━━━━━ RECORDED INFORMATION ━━━━━
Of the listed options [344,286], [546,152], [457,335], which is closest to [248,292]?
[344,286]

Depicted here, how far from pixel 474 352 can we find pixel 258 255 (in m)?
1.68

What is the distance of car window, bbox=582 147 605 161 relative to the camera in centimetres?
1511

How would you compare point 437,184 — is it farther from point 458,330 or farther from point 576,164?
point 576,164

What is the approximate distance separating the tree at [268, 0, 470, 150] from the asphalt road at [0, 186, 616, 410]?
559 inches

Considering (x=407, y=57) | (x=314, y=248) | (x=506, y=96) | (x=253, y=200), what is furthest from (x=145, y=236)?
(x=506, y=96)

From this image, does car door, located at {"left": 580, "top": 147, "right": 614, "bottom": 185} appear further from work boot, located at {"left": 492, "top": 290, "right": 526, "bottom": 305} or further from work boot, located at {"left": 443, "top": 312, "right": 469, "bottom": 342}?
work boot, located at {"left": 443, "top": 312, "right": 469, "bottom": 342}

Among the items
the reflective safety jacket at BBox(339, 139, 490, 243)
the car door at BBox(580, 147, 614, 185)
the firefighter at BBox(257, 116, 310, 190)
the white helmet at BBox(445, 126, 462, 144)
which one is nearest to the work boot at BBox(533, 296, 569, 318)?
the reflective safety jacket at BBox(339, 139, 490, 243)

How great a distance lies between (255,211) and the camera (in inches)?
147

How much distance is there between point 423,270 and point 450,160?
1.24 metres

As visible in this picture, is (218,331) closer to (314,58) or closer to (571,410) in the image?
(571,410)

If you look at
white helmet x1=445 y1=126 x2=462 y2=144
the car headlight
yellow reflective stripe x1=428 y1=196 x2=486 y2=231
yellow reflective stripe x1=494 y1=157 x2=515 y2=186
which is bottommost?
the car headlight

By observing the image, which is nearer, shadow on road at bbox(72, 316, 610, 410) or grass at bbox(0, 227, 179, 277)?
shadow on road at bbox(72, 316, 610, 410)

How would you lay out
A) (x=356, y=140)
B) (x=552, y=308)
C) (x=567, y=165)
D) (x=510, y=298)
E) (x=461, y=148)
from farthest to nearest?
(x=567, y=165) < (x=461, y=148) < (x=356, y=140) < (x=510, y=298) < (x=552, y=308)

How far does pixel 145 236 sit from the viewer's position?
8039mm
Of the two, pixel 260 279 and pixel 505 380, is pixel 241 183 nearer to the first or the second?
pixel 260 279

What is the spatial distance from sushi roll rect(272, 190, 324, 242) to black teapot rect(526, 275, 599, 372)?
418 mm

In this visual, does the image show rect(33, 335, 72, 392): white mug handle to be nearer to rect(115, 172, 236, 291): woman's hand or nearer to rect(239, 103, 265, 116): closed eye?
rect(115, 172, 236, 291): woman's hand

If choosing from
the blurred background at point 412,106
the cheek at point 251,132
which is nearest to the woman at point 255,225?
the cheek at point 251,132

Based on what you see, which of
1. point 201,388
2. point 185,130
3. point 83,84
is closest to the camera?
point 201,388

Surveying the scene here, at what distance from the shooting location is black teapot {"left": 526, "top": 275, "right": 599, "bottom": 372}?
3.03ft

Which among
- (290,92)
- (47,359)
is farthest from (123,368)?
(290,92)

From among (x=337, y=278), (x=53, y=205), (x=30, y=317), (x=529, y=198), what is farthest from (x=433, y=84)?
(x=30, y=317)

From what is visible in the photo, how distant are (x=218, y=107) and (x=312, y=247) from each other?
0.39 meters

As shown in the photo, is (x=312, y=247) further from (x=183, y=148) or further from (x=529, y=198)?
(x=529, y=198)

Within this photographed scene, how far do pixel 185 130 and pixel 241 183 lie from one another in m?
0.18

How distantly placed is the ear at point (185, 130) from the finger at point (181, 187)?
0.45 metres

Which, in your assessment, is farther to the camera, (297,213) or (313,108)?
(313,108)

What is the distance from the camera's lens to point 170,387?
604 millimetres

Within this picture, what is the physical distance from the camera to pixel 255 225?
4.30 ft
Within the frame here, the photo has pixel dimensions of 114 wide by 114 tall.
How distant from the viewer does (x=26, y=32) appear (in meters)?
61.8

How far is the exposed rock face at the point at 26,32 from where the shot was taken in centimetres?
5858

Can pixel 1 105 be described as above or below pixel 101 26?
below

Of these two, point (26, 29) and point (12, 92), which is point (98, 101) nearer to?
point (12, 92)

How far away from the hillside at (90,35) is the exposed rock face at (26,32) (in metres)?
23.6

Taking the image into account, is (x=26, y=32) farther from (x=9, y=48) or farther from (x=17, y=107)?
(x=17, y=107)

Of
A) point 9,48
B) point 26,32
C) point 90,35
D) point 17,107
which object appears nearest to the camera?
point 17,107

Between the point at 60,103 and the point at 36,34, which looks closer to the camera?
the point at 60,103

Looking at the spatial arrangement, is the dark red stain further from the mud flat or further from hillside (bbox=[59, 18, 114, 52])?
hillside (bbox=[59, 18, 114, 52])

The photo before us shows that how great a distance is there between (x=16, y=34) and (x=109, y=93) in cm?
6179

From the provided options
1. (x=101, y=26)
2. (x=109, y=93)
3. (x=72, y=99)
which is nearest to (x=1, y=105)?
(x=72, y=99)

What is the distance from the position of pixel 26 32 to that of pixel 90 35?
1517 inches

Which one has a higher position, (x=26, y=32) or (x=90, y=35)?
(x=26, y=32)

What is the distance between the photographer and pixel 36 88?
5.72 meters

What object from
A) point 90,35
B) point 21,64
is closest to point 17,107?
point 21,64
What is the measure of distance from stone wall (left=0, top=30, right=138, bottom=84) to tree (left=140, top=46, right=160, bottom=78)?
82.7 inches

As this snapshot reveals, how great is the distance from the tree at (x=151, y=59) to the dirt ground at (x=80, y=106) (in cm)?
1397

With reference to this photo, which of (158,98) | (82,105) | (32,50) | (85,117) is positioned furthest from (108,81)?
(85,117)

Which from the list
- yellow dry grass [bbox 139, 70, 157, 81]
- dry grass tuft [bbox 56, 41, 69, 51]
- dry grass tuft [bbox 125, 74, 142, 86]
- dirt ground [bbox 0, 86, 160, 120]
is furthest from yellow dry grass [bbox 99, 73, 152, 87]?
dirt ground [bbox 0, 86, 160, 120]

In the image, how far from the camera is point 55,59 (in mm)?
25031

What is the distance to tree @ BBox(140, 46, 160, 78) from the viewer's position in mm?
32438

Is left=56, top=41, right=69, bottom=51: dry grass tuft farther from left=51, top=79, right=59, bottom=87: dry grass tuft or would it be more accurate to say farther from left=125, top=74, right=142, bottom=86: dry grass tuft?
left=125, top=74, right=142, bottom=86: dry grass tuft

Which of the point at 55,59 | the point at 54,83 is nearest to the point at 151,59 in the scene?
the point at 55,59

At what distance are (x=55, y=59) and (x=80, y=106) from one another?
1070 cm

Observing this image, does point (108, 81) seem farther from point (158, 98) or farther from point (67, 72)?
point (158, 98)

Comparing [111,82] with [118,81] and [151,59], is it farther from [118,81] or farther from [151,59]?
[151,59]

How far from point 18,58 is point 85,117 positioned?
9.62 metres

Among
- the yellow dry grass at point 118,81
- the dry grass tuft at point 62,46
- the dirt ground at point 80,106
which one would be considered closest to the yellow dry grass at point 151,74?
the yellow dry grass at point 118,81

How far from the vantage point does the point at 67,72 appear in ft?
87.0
━━━━━
→ **REQUIRED TASK**: Can you reproduce all of the material above word for word, with every line unchanged and in its original order?

→ **EXERCISE OUTPUT**:
Of the listed options [344,286], [546,152], [457,335], which is closest to [248,292]?
[344,286]

Depicted here, how far from pixel 474 352 can we find pixel 258 255 (in m)?
1.68

What is the distance of car window, bbox=582 147 605 161 relative to the camera in centimetres?
1511

How would you compare point 437,184 — is it farther from point 458,330 or farther from point 576,164?
point 576,164

What is the approximate distance separating the tree at [268, 0, 470, 150] from the asphalt road at [0, 186, 616, 410]?
559 inches

Considering (x=407, y=57) | (x=314, y=248) | (x=506, y=96) | (x=253, y=200), what is furthest from (x=145, y=236)?
(x=506, y=96)

From this image, does car door, located at {"left": 580, "top": 147, "right": 614, "bottom": 185} appear further from work boot, located at {"left": 492, "top": 290, "right": 526, "bottom": 305} or further from work boot, located at {"left": 443, "top": 312, "right": 469, "bottom": 342}?
work boot, located at {"left": 443, "top": 312, "right": 469, "bottom": 342}

Among the items
the reflective safety jacket at BBox(339, 139, 490, 243)
the car door at BBox(580, 147, 614, 185)
the firefighter at BBox(257, 116, 310, 190)
the white helmet at BBox(445, 126, 462, 144)
which one is nearest to the work boot at BBox(533, 296, 569, 318)?
the reflective safety jacket at BBox(339, 139, 490, 243)

How great a distance lies between (255,211) and the camera (in inches)?
147

How much distance is there between point 423,270 and point 450,160?
1.24 metres

As visible in this picture, is (218,331) closer to (314,58) or closer to (571,410) in the image?
(571,410)

If you look at
white helmet x1=445 y1=126 x2=462 y2=144
the car headlight
yellow reflective stripe x1=428 y1=196 x2=486 y2=231
yellow reflective stripe x1=494 y1=157 x2=515 y2=186
which is bottommost?
the car headlight

By observing the image, which is nearer, shadow on road at bbox(72, 316, 610, 410) or grass at bbox(0, 227, 179, 277)?
shadow on road at bbox(72, 316, 610, 410)

How would you lay out
A) (x=356, y=140)
B) (x=552, y=308)
C) (x=567, y=165)
D) (x=510, y=298)
E) (x=461, y=148)
from farthest to nearest?
(x=567, y=165) < (x=461, y=148) < (x=356, y=140) < (x=510, y=298) < (x=552, y=308)

How far does pixel 145 236 sit from the viewer's position?
8039mm
Of the two, pixel 260 279 and pixel 505 380, is pixel 241 183 nearer to the first or the second?
pixel 260 279

What is the spatial distance from sushi roll rect(272, 190, 324, 242) to black teapot rect(526, 275, 599, 372)?
418 mm

In this visual, does the image show rect(33, 335, 72, 392): white mug handle to be nearer to rect(115, 172, 236, 291): woman's hand or nearer to rect(239, 103, 265, 116): closed eye?
rect(115, 172, 236, 291): woman's hand

If choosing from
the blurred background at point 412,106
the cheek at point 251,132
which is nearest to the woman at point 255,225?
the cheek at point 251,132

Based on what you see, which of
1. point 201,388
2. point 185,130
3. point 83,84
is closest to the camera?
point 201,388

Surveying the scene here, at what distance from the shooting location is black teapot {"left": 526, "top": 275, "right": 599, "bottom": 372}?
3.03ft

Which among
- (290,92)
- (47,359)
is farthest from (123,368)?
(290,92)

From among (x=337, y=278), (x=53, y=205), (x=30, y=317), (x=529, y=198), what is farthest from (x=433, y=84)?
(x=30, y=317)

From what is visible in the photo, how distant are (x=218, y=107) and (x=312, y=247) from each other?
0.39 meters

As shown in the photo, is (x=312, y=247) further from (x=183, y=148) or further from (x=529, y=198)?
(x=529, y=198)

Within this photographed scene, how far do pixel 185 130 and pixel 241 183 lie from one another in m?
0.18

How distantly placed is the ear at point (185, 130) from the finger at point (181, 187)?
0.45 metres

Which, in your assessment, is farther to the camera, (297,213) or (313,108)?
(313,108)

What is the distance from the camera's lens to point 170,387?
604 millimetres

Within this picture, what is the physical distance from the camera to pixel 255 225?
4.30 ft
Within the frame here, the photo has pixel dimensions of 114 wide by 114 tall.
How distant from the viewer does (x=26, y=32) appear (in meters)?
61.8

How far is the exposed rock face at the point at 26,32 from where the shot was taken in centimetres?
5858

Can pixel 1 105 be described as above or below pixel 101 26?
below

Of these two, point (26, 29) and point (12, 92), which is point (98, 101) nearer to?
point (12, 92)

How far away from the hillside at (90,35) is the exposed rock face at (26,32) (in metres)?
23.6

Taking the image into account, is (x=26, y=32) farther from (x=9, y=48) or farther from (x=17, y=107)?
(x=17, y=107)

Of
A) point 9,48
B) point 26,32
C) point 90,35
D) point 17,107
which object appears nearest to the camera?
point 17,107

Between the point at 60,103 and the point at 36,34, which looks closer to the camera?
the point at 60,103

Looking at the spatial arrangement, is the dark red stain further from the mud flat or further from hillside (bbox=[59, 18, 114, 52])?
hillside (bbox=[59, 18, 114, 52])

The photo before us shows that how great a distance is there between (x=16, y=34) and (x=109, y=93) in cm?
6179

From the provided options
1. (x=101, y=26)
2. (x=109, y=93)
3. (x=72, y=99)
which is nearest to (x=1, y=105)?
(x=72, y=99)

What is the distance from the position of pixel 26 32 to that of pixel 90 35?
1517 inches

Which one has a higher position, (x=26, y=32) or (x=90, y=35)?
(x=26, y=32)

What is the distance between the photographer and pixel 36 88?
5.72 meters

What object from
A) point 90,35
B) point 21,64
is closest to point 17,107?
point 21,64
What is the measure of distance from stone wall (left=0, top=30, right=138, bottom=84) to tree (left=140, top=46, right=160, bottom=78)?
82.7 inches

As this snapshot reveals, how great is the distance from the tree at (x=151, y=59) to the dirt ground at (x=80, y=106) (in cm)?
1397

With reference to this photo, which of (158,98) | (82,105) | (32,50) | (85,117) is positioned furthest from (108,81)?
(85,117)

Which from the list
- yellow dry grass [bbox 139, 70, 157, 81]
- dry grass tuft [bbox 56, 41, 69, 51]
- dry grass tuft [bbox 125, 74, 142, 86]
- dirt ground [bbox 0, 86, 160, 120]
is furthest from yellow dry grass [bbox 99, 73, 152, 87]?
dirt ground [bbox 0, 86, 160, 120]

In the image, how far from the camera is point 55,59 (in mm)?
25031

What is the distance to tree @ BBox(140, 46, 160, 78) from the viewer's position in mm?
32438

Is left=56, top=41, right=69, bottom=51: dry grass tuft farther from left=51, top=79, right=59, bottom=87: dry grass tuft or would it be more accurate to say farther from left=125, top=74, right=142, bottom=86: dry grass tuft?
left=125, top=74, right=142, bottom=86: dry grass tuft

Which of the point at 55,59 | the point at 54,83 is nearest to the point at 151,59 in the scene?
the point at 55,59

At what distance are (x=55, y=59) and (x=80, y=106) from one another?
1070 cm

Observing this image, does point (108, 81) seem farther from point (158, 98) or farther from point (67, 72)?
point (158, 98)

Comparing [111,82] with [118,81] and [151,59], is it farther from [118,81] or farther from [151,59]?
[151,59]

How far from point 18,58 is point 85,117 positioned?
9.62 metres

Among
- the yellow dry grass at point 118,81
- the dry grass tuft at point 62,46
- the dirt ground at point 80,106
which one would be considered closest to the yellow dry grass at point 151,74?
the yellow dry grass at point 118,81

How far from the vantage point does the point at 67,72 appear in ft?
87.0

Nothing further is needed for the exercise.